==== EXCERPTED PASSAGE ====

Quantum Lego code[1] 


Block quantum code constructed using a tensor-network-based graphical framework from quantum Lego blocks, which are smaller quantum codes over qubits or qudits. The class of codes constructed using the framework depends on the choice of atomic Lego blocks.

The individual Lego blocks and resulting quantum Lego codes can be stabilizer or non-stabilizer. However, both the logical and physical degrees of freedom must have the same local dimension.

For example, any stabilizer code can be built out of atomic blocks like the 2-site repetition code, single-site trivial stabilizer codes, and tensor products of the \(|0\rangle\) state. Specifically, the HaPPY holographic code is a quantum Lego code whose atomic Lego block is the five-qubit perfect qubit code.

Many known codes can be created using this code''s methods in order to further their understanding, including a 6 qubit implementaion of the generalized Bacon-Shor code, the Toric code, and the \([[7,1,3]]\) Steane code. For example, a simple \( [[4,2,2]] \) stabilizer code can be written as a rank 6 tensor. Attaching two of these via gluing together one logical leg from each can produce a \([[6,4,2]]\) stabilizer code. Code optimization in this framework can be done using reinforcement learning [2].

To construct a Lego code, the encoding map \(V\) for each code that is to be used in the construction is converted to a tensor by decomposing it using the formula \begin{align} V = \sum_{i_j} V_{i_1 \ldots i_{n+k}} | i_{k+1} \ldots i_{k+n} \rangle \langle i_1 \ldots i_k |~. \tag*{(1)}\end{align} We then look at the codes graphically, treating each \(i_j\) as an edge dangling out of the tensor vertex \(V_{i_1 \ldots i_{n+k}}\). These edges are either connected to another tensor vertex's edges or left dangling. If the block codes are stabilizer, then each local tensor has unitary product stabilizers (UPS). The goal is to push each UPS through the tensor network until each dangling edge has only trivial support. Otherwise, a matching value is pushed through the edge and the process is repeated on the next tensor. If a UPS can be pushed through the whole network, then a UPS for the larger network has been found. The dangling legs (edges) and UPS of the whole network can then be converted to physical/logical elements and stabilizers/logical operators for a new quantum code.

====

AIM 1
Condense the paragraph of the quantum Lego code description that begins "For example, any stabilizer code" into a short bulleted list that keeps its main facts.
AIM 2
Write what comes next in the quantum Lego code description, beginning after its final sentence.

==== EXTRACTED MATERIAL ====

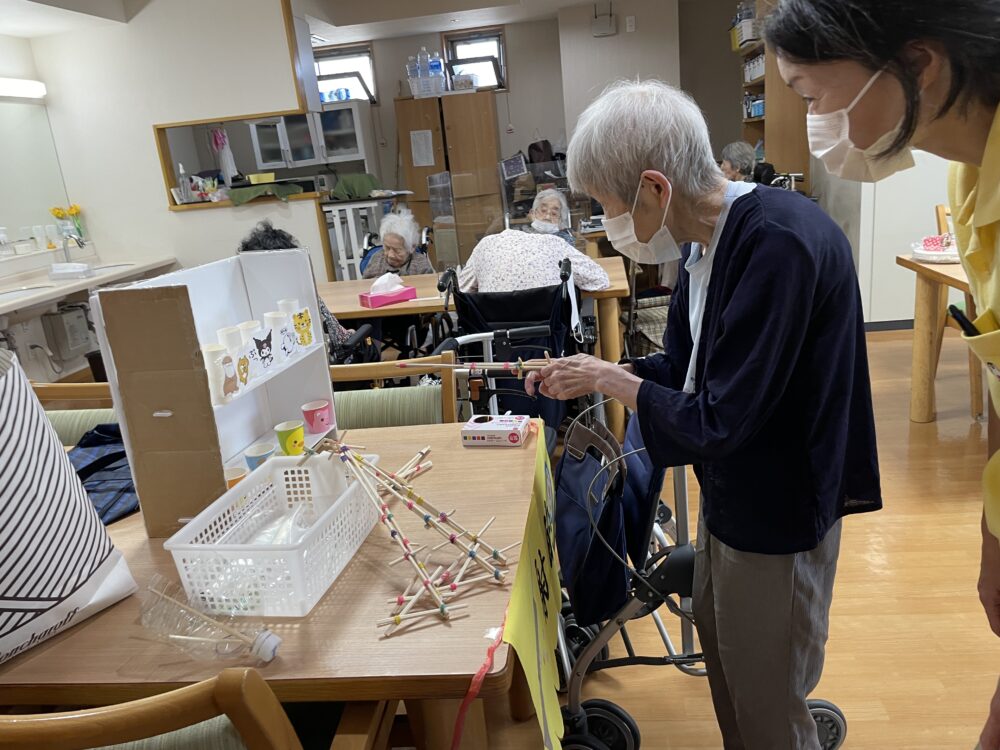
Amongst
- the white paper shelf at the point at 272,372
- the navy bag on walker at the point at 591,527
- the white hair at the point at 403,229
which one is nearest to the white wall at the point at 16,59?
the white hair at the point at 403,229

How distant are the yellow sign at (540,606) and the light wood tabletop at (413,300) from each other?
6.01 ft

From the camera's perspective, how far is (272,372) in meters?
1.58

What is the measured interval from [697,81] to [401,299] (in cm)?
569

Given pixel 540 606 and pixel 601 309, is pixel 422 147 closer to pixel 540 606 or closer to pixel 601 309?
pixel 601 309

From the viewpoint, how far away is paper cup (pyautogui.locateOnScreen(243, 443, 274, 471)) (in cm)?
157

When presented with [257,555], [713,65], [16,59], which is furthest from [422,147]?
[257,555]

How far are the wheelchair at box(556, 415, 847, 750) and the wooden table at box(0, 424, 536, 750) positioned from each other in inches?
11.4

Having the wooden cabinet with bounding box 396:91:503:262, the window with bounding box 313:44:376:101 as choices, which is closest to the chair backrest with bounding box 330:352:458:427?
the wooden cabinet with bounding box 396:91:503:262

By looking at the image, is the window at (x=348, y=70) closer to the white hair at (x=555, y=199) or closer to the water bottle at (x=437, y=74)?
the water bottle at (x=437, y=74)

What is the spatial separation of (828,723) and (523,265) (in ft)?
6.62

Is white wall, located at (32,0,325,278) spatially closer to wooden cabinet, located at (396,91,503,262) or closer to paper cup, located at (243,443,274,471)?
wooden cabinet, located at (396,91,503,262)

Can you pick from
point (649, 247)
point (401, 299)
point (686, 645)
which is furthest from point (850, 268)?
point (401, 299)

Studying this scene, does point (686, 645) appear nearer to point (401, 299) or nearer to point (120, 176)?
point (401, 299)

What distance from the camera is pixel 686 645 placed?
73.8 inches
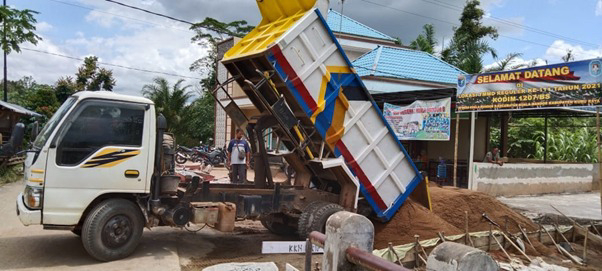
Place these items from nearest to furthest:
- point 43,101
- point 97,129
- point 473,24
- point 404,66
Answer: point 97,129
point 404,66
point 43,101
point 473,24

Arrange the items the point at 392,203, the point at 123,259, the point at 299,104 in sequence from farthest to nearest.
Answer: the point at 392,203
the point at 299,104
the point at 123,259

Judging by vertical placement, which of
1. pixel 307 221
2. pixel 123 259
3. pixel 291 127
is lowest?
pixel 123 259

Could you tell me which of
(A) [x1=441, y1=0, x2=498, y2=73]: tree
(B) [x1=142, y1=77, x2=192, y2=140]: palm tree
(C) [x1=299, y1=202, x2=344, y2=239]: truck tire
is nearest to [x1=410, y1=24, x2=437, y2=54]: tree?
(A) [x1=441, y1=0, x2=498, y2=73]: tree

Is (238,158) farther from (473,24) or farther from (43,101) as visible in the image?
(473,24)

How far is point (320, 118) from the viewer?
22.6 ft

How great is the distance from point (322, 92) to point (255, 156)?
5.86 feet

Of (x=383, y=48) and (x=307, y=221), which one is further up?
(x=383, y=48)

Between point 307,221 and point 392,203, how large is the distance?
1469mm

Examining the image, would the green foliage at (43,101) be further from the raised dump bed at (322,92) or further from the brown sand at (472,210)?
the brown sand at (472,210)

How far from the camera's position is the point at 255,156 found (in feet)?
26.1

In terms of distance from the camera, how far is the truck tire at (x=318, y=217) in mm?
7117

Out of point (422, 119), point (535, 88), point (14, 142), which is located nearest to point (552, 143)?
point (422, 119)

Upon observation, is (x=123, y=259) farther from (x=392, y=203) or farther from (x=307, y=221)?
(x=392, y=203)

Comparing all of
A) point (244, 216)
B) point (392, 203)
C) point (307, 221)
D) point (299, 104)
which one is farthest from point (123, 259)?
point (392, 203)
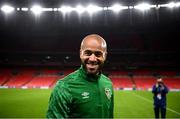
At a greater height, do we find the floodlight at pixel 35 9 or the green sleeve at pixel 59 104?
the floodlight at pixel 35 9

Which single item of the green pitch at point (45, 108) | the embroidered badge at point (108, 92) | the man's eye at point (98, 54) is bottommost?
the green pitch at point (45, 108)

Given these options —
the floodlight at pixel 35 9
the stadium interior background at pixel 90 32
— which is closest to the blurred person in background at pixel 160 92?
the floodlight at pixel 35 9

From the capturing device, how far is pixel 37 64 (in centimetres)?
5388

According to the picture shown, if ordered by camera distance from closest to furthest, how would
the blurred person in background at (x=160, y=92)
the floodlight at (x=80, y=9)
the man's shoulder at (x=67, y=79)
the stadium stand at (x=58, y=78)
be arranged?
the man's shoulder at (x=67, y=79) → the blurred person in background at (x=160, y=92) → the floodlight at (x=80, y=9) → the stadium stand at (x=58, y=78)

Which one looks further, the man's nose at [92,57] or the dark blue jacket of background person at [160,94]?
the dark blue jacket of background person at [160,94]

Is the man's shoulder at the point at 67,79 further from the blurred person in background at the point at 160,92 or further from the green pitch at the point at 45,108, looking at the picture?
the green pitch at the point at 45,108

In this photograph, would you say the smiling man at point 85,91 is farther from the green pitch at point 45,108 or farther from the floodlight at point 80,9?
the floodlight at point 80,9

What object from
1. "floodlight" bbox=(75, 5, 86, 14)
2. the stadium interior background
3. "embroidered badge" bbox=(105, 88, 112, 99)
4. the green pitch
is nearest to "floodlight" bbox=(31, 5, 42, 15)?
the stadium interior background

====
==== EXTRACTED MATERIAL ====

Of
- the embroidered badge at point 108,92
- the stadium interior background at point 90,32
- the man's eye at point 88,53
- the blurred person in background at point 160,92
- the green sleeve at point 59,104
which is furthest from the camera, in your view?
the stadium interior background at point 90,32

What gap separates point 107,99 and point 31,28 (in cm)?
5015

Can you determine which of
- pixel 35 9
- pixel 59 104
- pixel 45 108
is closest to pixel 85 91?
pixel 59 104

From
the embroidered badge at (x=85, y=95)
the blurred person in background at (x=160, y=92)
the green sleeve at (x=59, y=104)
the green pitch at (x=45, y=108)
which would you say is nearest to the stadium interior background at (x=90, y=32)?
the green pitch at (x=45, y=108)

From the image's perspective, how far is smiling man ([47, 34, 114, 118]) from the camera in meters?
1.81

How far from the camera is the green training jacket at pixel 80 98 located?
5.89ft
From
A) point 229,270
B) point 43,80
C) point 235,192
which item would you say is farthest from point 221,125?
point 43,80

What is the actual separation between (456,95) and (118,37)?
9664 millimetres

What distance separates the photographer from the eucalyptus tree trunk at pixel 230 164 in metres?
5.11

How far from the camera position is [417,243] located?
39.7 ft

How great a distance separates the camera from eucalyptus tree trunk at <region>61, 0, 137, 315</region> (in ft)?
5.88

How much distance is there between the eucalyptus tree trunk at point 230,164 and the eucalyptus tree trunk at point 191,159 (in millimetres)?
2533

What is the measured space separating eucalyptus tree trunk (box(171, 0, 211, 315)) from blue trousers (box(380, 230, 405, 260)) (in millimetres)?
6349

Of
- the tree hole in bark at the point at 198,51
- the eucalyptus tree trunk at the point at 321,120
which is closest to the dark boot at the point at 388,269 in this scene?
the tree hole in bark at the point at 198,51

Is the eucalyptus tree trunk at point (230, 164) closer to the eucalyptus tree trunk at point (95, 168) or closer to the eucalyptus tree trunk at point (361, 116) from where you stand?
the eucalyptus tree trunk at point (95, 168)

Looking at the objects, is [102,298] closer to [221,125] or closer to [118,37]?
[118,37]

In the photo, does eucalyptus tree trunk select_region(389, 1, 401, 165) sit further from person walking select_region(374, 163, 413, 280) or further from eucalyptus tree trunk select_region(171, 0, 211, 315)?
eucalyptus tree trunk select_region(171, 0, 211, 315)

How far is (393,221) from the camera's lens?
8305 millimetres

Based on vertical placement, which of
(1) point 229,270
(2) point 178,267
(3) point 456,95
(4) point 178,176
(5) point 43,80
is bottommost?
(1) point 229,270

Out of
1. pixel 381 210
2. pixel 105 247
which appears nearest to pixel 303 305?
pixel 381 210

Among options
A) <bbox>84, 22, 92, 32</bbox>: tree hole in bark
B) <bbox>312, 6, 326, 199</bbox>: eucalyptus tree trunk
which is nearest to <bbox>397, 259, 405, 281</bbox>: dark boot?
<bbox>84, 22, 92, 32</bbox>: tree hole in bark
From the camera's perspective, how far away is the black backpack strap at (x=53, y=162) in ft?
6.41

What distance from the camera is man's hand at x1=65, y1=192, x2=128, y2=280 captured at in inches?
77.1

====

OUTPUT 1
- Any stabilizer code can be built from atomic blocks such as the 2-site repetition code, single-site trivial stabilizer codes, and tensor products of the |0⟩ state.
- The HaPPY holographic code is a quantum Lego code whose atomic Lego block is the five-qubit perfect qubit code.

OUTPUT 2
Unitary-circuit encoding exists for a restricted class of tensor networks contractible via isometries [1].


The decoder is created by creating a decoding quantum circuit with dangling legs replaced with input/output wires, and tensors converted to unitary gates. Maximum likelihood decoding can be used when the tensors are stabilizer codes.Tensor-network decoder when the tensor network is contractible via stabilizer isometries [3].Tensor-network-based decoder when the encoding unitary is known [4].



  • Modular-qudit stabilizer code — Modular-qudit stabilizer codes are quantum Lego codes built out of atomic blocks such as the 2-qudit repetition code, single-qudit trivial stabilizer codes, and tensor-products of the \(|0\rangle\) state.


  • Holographic code — Quantum Lego codes codes whose encoders are tensor networks discretizing hyperbolic space can be thought of as holographic codes. More generally, tensor-network codes are types of LEGO codes made from stabilizer codes where logical and physical legs are pre-assigned and logical legs are not contracted. In other words, logical legs resulting from the conversion of codes to tensors must remain logical in the final tensor network, and the same for physical. Contracting logical legs is another word for gluing two logical legs together.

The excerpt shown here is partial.